**SELECTION:**
Profile analysis has important advantages over these alternatives. Compared to differential bundle functioning, profile analysis does not require a set of DIF-free items (i.e., items that are assumed to only measure the primary dimension). Moreover, profile analysis can be used for an arbitrary number of groups and does not require the specification of a reference and a focal group. Both are important advantages in a multiple-group setting, where no obvious reference group presents itself, as in the ILSA context. Compared to differential facet functioning methods, profile analysis does not require separate model parameter estimates for each country. This is a clear advantage in the ILSA context, where complex sampling schemes can render per-country sample sizes too small for precise estimates. Finally, profile analysis provides an easily interpretable measure of effect size (i.e., excess percentage), which can be used to summarize and communicate results to stakeholders. All this makes profile analysis a valuable tool for studying the relative strengths and weaknesses of different groups that have taken a test, for example, studying how countries differ in their performance on specific item types in ILSAs.

Despite several advantanges, profile analysis has an important restriction limiting its applicability in large-scale assessments: reliance on the Rasch model or its variants, which assume equal relationship between items and the underlying factor. Given that large-scale assessments such as TIMSS, PIRLS, PISA, and NAEP operationally use a more flexible measurement model (see, e.g., OECD, 2020), extending profile analysis to these contexts is valuable. Our work focuses on this extension, described in detail subsequently, along with an additional development, the context of which we describe next.

Investigating the relationship between item features and DIF allows us to determine whether observed differences between two sets of items on a given test can be attributed to a particular item feature or whether these differences are caused by random sampling variability.¹ In other words, we can investigate whether observed differences are generalizable beyond the immediate test setting—from those items observed on a particular test—to the population of items that share a particular feature. For example: Is one country structurally better in answering multiple-choice items, or is the observed pattern on a particular test administration limited to that setting? In the latter (nongeneralizable) case, differences are only due to idiosyncratic properties of the items in the two sets (e.g., with specific multiple choice items on this test being easier for one country due to reasons unrelated to the item feature).

[Stored records]
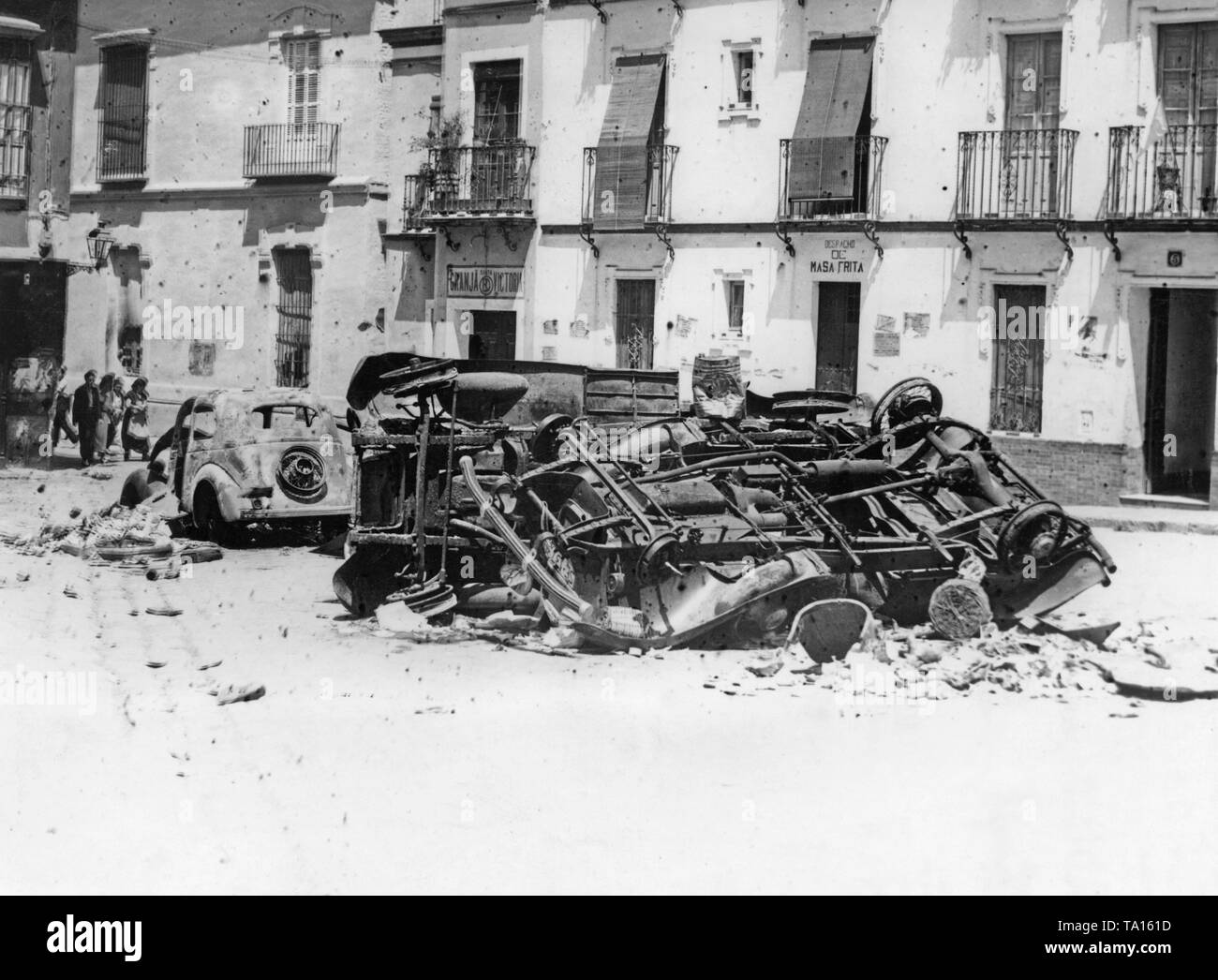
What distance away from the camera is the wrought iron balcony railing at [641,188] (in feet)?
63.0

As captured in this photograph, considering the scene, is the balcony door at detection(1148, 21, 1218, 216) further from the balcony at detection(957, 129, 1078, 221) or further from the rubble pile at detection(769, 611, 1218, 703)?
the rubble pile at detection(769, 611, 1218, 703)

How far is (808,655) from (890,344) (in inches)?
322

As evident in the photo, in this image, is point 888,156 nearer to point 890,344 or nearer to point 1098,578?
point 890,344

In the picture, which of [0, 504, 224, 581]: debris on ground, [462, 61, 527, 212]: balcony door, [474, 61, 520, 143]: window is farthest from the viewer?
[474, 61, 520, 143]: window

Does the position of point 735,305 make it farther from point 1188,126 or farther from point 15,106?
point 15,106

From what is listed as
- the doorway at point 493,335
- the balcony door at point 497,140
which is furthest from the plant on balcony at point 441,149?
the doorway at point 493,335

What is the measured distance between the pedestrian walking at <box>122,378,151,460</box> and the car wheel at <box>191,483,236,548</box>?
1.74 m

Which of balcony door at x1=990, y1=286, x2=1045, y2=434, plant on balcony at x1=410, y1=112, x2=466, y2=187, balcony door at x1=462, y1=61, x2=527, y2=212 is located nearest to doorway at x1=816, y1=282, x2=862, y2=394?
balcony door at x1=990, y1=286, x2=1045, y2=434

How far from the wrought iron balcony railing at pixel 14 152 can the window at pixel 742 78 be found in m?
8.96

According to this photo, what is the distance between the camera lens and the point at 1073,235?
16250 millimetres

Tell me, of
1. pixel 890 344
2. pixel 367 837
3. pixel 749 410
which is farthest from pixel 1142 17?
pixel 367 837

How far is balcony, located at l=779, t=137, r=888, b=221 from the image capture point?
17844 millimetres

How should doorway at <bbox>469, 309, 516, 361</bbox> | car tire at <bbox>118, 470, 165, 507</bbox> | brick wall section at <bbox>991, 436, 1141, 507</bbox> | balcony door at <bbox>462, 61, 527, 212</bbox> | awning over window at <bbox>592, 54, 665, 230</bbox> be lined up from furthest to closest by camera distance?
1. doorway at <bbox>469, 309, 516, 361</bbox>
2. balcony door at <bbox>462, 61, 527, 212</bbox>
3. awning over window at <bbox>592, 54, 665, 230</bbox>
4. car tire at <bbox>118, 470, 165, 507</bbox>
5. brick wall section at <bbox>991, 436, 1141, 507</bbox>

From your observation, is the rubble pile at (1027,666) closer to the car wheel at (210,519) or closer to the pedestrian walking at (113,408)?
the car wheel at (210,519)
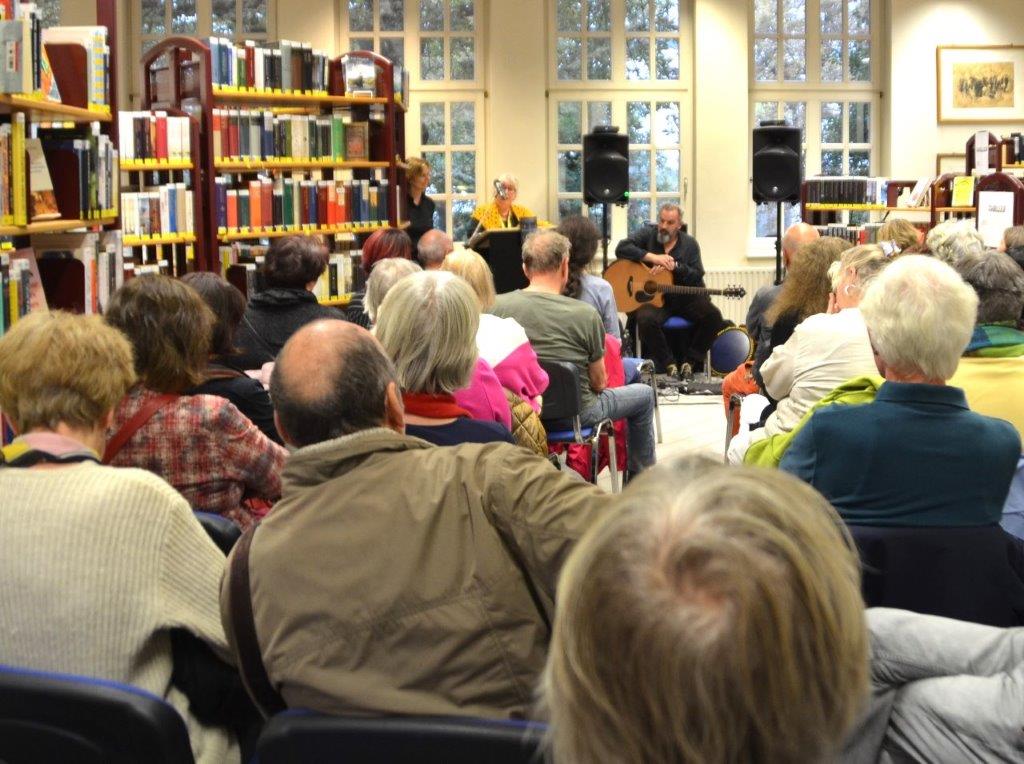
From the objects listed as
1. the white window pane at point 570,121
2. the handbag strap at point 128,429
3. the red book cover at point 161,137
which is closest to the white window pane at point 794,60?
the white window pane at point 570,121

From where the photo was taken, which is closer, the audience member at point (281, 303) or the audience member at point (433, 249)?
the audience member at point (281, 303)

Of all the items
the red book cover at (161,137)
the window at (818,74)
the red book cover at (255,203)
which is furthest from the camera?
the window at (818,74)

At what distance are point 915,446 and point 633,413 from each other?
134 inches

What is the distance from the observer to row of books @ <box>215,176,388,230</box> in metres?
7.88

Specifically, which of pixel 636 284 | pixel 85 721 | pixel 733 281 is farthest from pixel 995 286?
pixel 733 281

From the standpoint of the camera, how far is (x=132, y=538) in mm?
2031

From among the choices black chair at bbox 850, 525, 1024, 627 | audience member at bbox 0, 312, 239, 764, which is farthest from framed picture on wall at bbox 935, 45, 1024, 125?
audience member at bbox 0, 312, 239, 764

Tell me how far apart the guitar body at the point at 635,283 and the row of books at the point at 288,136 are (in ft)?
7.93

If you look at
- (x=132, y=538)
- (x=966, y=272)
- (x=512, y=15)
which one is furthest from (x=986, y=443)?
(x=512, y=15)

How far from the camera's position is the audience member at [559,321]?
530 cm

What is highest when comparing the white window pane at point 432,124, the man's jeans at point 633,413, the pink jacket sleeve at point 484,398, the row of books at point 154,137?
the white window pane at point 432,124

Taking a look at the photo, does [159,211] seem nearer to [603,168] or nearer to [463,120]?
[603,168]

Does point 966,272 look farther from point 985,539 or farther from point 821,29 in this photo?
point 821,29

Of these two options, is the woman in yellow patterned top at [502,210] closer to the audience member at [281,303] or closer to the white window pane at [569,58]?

**PROBLEMS TO WORK ON:**
(1) In the passage on profile analysis, what easily interpretable measure of effect size does profile analysis provide?
(2) Return the part of the records that opens with the line containing "Does point 966,272" and runs through the end of the records, copying those lines without any change.

**FULL SOLUTIONS:**
(1) Excess percentage.

(2)
Does point 966,272 look farther from point 985,539 or farther from point 821,29 in this photo?
point 821,29

Of these two options, is the woman in yellow patterned top at [502,210] closer to the audience member at [281,303] or closer to the white window pane at [569,58]?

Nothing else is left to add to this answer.